The company is based in Lebanon, and they harvest spring Damask Roses at dawn. When ready, they use a traditional water distillation process heating the petals over very low temperatures. The concentrated liquid captures that sensation of taking in a fresh rose’s aroma—just the way we like it!
How to Cook with Rose Water
You’ll find rose water in many traditional recipes, but you don’t need to be limited to those applications. Here are some ideas for incorporating rose water into your everyday meals:
- Beverages: Experiment with adding just a ¼ teaspoon to your pitchers, from cocktails to lemonade. Taste and add more if you’d like, but remember too much and it’ll taste soapy.
- Compotes: We love a splash in our strawberry compote, but you can add ¼ teaspoon to any fruit compote for another layer of complexity.
- Puddings: From Middle Eastern staples like Mahalabia (Milk Pudding) to burbara (wheat berry pudding) to overnight oats and chia pudding.
- Add it to yogurt, frosting, or ice cream: Light floral flavors go very well with cream, giving them an unexpected Mediterranean flair.
- Salad dressings: Just a splash adds an added depth of flavor, as with our summer fruit salad.
- Cakes: Add a splash to both the batter and frosting for an extra layer of intrigue and romance, as with Persian Love Cake.
History of Rose Water
The ancient Romans infused wine with rose petals but the process of distilling steam to create rose water has its roots in ancient Persia. Scholars and physicians in what is now Iran first documented the distillation process as early as the 9th century.
Rose water became hugely popular in the Middle East during the early Middle Ages. There, they used rose water not just for desserts but in medicine, for religious ceremonies, dentistry, and more. Crusaders later introduced the fragrant water to Europe, where it became a luxury commodity among the aristocracy.
Eventually, rose water made its way to the States where it was widely used throughout the 18th and early 19th century. You can find multiple references to the use of rose water in the first U.S. cookbook called, American Cookery, written in 1796 by Amelia Simmons. Although, vanilla slowly replaced the use of rose water in many U.S. home kitchens, we think it's making a come back!

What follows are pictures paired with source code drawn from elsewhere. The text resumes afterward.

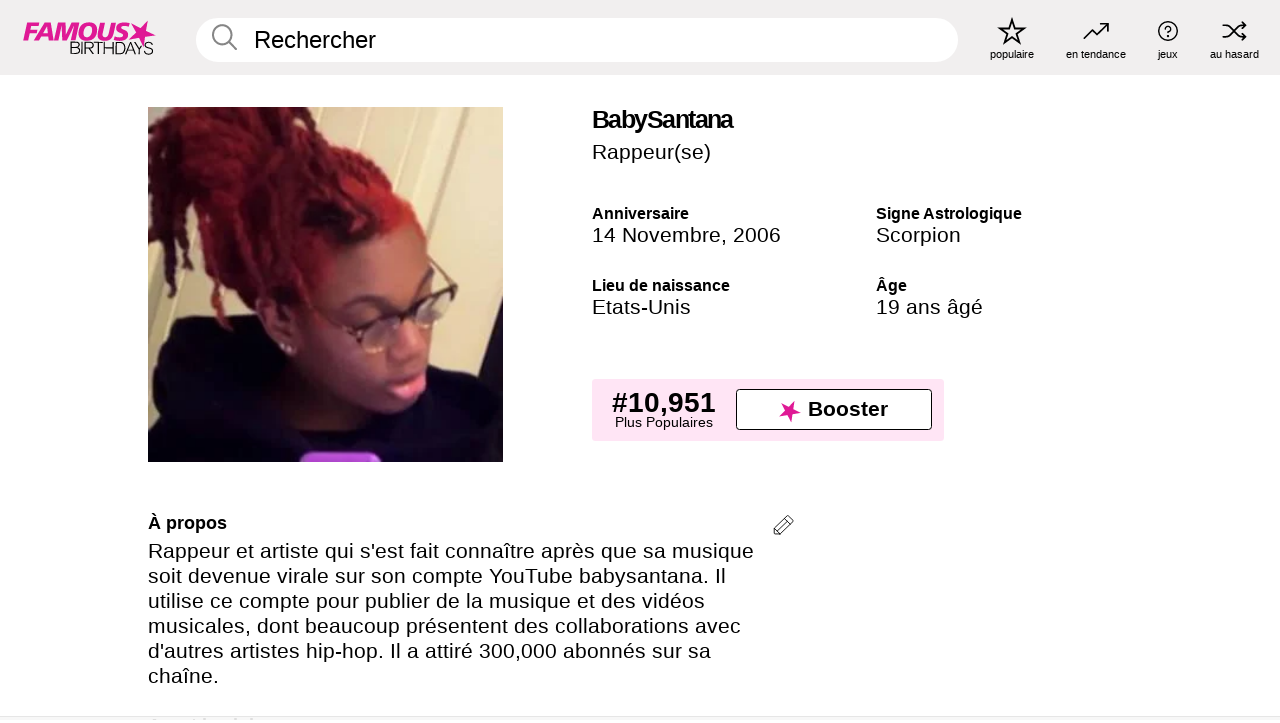

--- FILE ---
content_type: text/plain;charset=UTF-8
request_url: https://c.pub.network/v2/c
body_size: -268
content:
88d524ec-670a-442b-8ffe-e0ca047d91a5

--- FILE ---
content_type: text/plain;charset=UTF-8
request_url: https://c.pub.network/v2/c
body_size: -114
content:
aa76ffb9-fac8-4dad-863b-0747b4f21629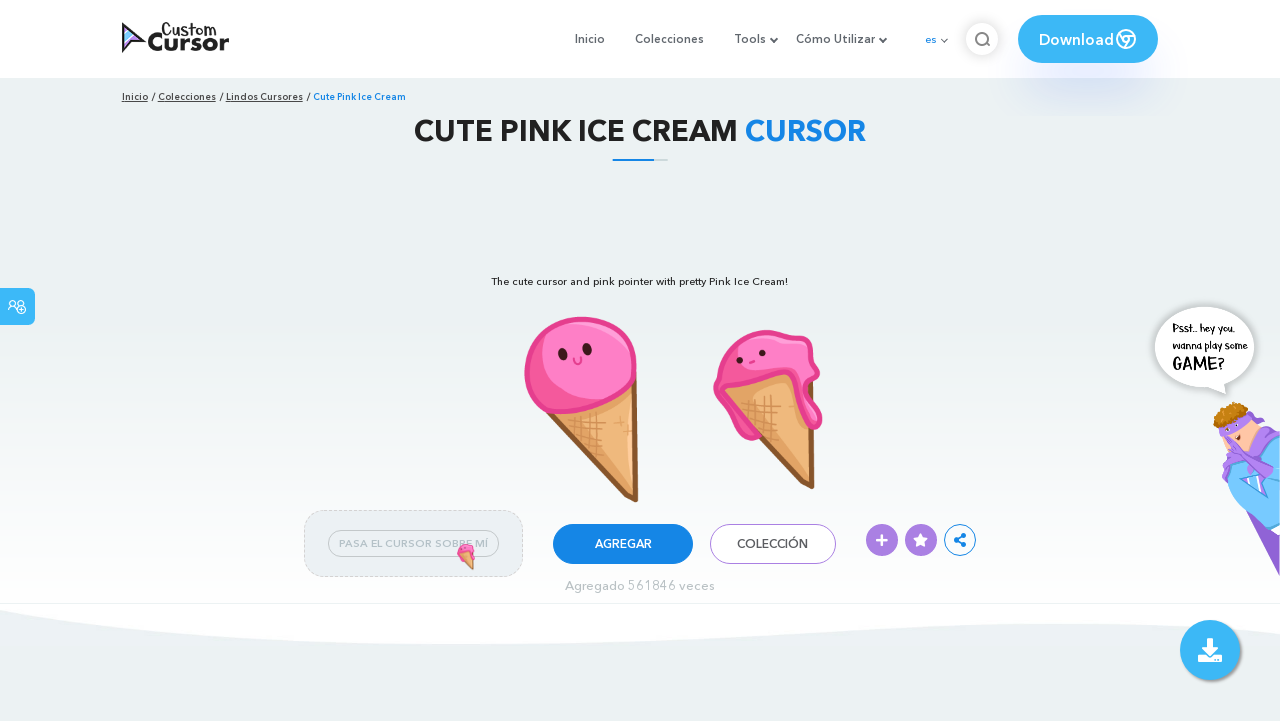

--- FILE ---
content_type: text/html; charset=utf-8
request_url: https://www.google.com/recaptcha/api2/aframe
body_size: 265
content:
<!DOCTYPE HTML><html><head><meta http-equiv="content-type" content="text/html; charset=UTF-8"></head><body><script nonce="YAbh3D1IPgspIgVl9Wkvtw">/** Anti-fraud and anti-abuse applications only. See google.com/recaptcha */ try{var clients={'sodar':'https://pagead2.googlesyndication.com/pagead/sodar?'};window.addEventListener("message",function(a){try{if(a.source===window.parent){var b=JSON.parse(a.data);var c=clients[b['id']];if(c){var d=document.createElement('img');d.src=c+b['params']+'&rc='+(localStorage.getItem("rc::a")?sessionStorage.getItem("rc::b"):"");window.document.body.appendChild(d);sessionStorage.setItem("rc::e",parseInt(sessionStorage.getItem("rc::e")||0)+1);localStorage.setItem("rc::h",'1769513644444');}}}catch(b){}});window.parent.postMessage("_grecaptcha_ready", "*");}catch(b){}</script></body></html>

--- FILE ---
content_type: text/css; charset=UTF-8
request_url: https://custom-cursor.com/styles/header.css?t=1769454637702
body_size: 243
content:
@media (max-width: 991px) {
    .dropdown-content {display: block;}
    li {margin-bottom: 10px;}
}


.dropdown:hover .dropdown-content {text-align: left;}
.dropdown-content a {display: block;font-size: 14px;padding: 5px;color: #212121;transition: color .3s ease-in-out;}
.dropdown-content a:before {bottom: 0;}
.dropdown-content a:hover {color: #1586e6;}
.menu-mobile {display: none;}

@media (max-width: 991px) {
    .menu-mobile {display: block !important;}
    .dropdown {display: none !important;}
}
.banner-img img{height: auto !important;}
.lazyload, .lazyloading {opacity: 0;}
.lazyloaded {opacity: 1;}
.breadcrumbs li:first-letter {text-transform: uppercase;}

/**download-box**/
.download-box.wn a.btn { height: 40px;text-align: center;-webkit-box-shadow: 1px 10px 24px rgba(55, 178, 245, 0.36);box-shadow: 1px 10px 24px rgba(55, 178, 245, 0.36);border-radius: 20px;background: none;color: #ffffff;font-weight: 400;line-height: 60px;text-transform: uppercase;letter-spacing: 0.9px;display: inline-flex;margin-right: 15px;}
.download-box.wn a.btn:hover { background: #fff;color: #aa80e3; }
/**end download-box**/


/**game_teaser**/
.fix-btn-game { position: fixed; right: 0px; top: 40%; display: -ms-flexbox; display: flex; -ms-flex-align: center; align-items: center; -ms-flex-pack: center; justify-content: center; height: 2.8645833333vw; z-index: 20; }
.game_teaser { height: 50vh; }
@media screen and (max-width: 991px) {   .fix-btn-game { display: none !important; }   }
/** end game_teaser**/

/**
search
 */
.break {flex-basis: 100%;height: 0;}
/** end search */
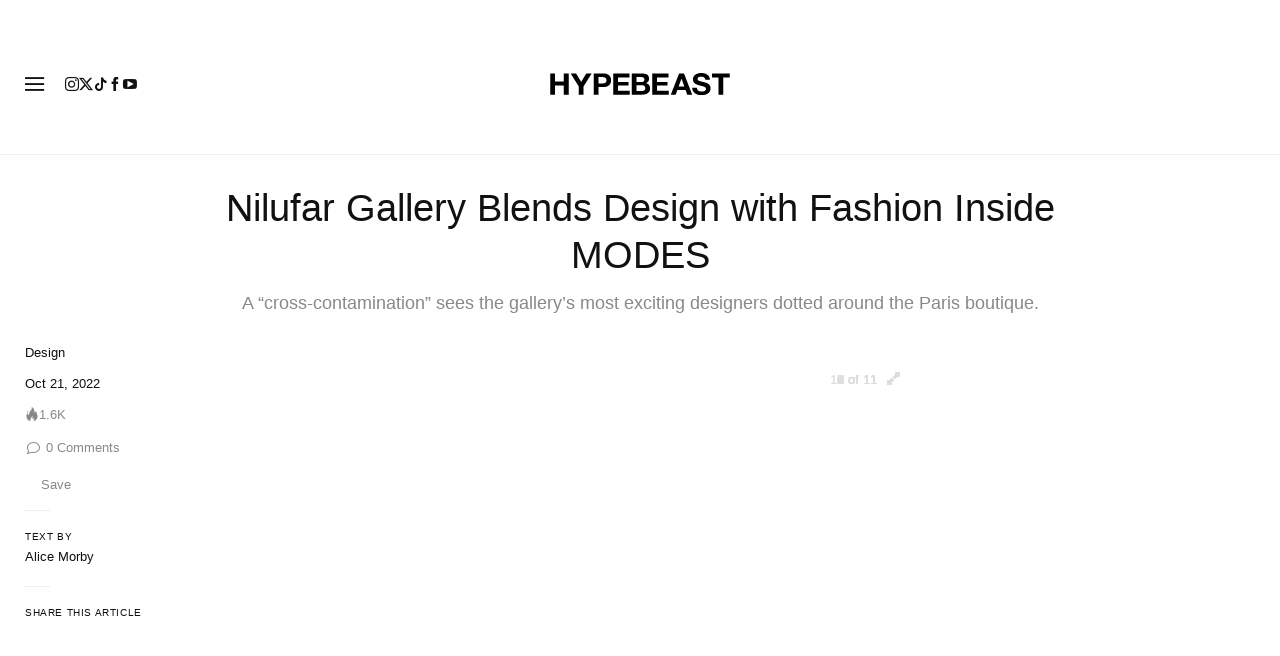

--- FILE ---
content_type: text/plain;charset=UTF-8
request_url: https://c.pub.network/v2/c
body_size: -112
content:
0d4695b2-3001-443f-b4a7-4f0527f928e5

--- FILE ---
content_type: text/plain;charset=UTF-8
request_url: https://c.pub.network/v2/c
body_size: -259
content:
22a9c0cd-d20a-4b46-9609-3c4f34b16236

Today, it's a beloved ingredient used in Middle Eastern, Asian, and Mediterranean cuisines. However, it is available and used worldwide. The delicate floral note differentiates iconic dishes like French rose macarons and Turkish Delight.
How to Store It
Store rose water sealed in a cool dark place. Unless you’re a Turkish delight fiend—in which case our hats are off to you—a bottle will last for years if you store it properly. Simply give it a smell to make sure it’s still fresh.